Um ataque ao serviço público de transporte
A SNCF é hoje marcada por uma degradação da rede e do serviço, com atrasos cada vez recorrentes e deve enfrentar a concorrência dos transportes em autocarro favorecidos pelo mesmo Macron quando era Ministro da Economia de François Hollande. Deve também resolver uma dívida de 54,4 bilhões de euros que provém principalmente da primeira liberalização do setor em 1997.
Nesse ano, a companhia pública foi divida em dois entidades: a SNCF Réseau que gere a rede ferroviária e das infraestruturas e a SNCF Mobilités, responsável pela circulação dos comboios. A SNCF passou assim a pagar portagens para poder usar uma rede que antes lhe pertencia. Em 2003, o setor do transporte de mercadoria foi aberto à concurrência e trouxe maior dificuldade à empresa numa área altamente rentável. A dívida da empresa, instrumentalizada pelo governo, é assim o resultado de escolhas políticas.

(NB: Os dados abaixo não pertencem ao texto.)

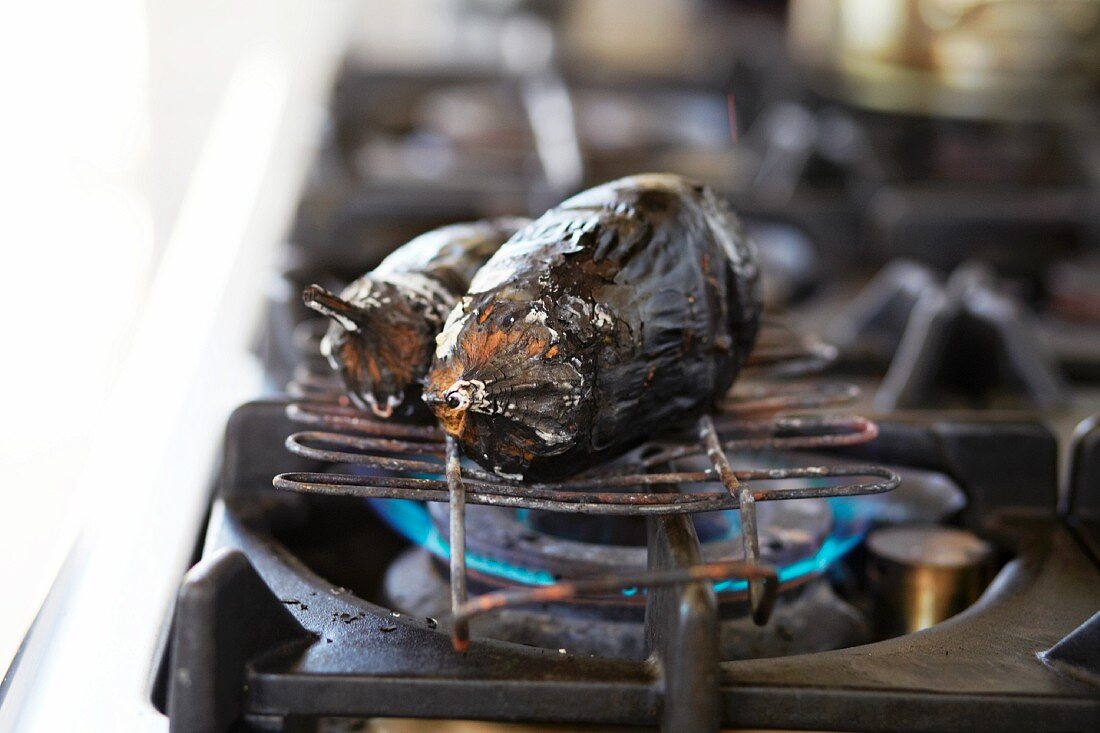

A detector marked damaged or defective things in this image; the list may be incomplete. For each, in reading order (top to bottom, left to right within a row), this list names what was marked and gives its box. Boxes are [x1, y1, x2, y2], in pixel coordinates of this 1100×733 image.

charred aubergine [301, 216, 523, 416]
second charred aubergine [301, 216, 523, 416]
charred aubergine [424, 171, 761, 479]
second charred aubergine [424, 171, 761, 479]
rusted wire rack [272, 323, 893, 647]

O projeto apresentado pelo governo constitui um verdadeiro ataque ao serviço público ferroviário. O relatório Spinetta de fevereiro e que constitui a base para a atual reforma indica a possibilidade de supressão de linhas não rentaveis. O governo prevê a transição da empresa pública para uma Sociedade Anónima e o fim do estatuto dos trabalhadores ferroviários. Este estatuto, conquistado pelos trabalhadores, prevê a garantia do emprego, uma segurança social mais vantajosa e a descontos nos comboios para os trabalhadores e membros da sua familia. Estas regalias vêm compensar as condições de trabalho dificeis, muitas vezes físicos, o trabalho de noite e ao fim-de-semana. Os ferroviários recebem em média 3090 euros brutos contra 2912 euros para média nacional. Existem hoje 146 000 ferroviários com este estatuto na SNCF, um número em constante baixa.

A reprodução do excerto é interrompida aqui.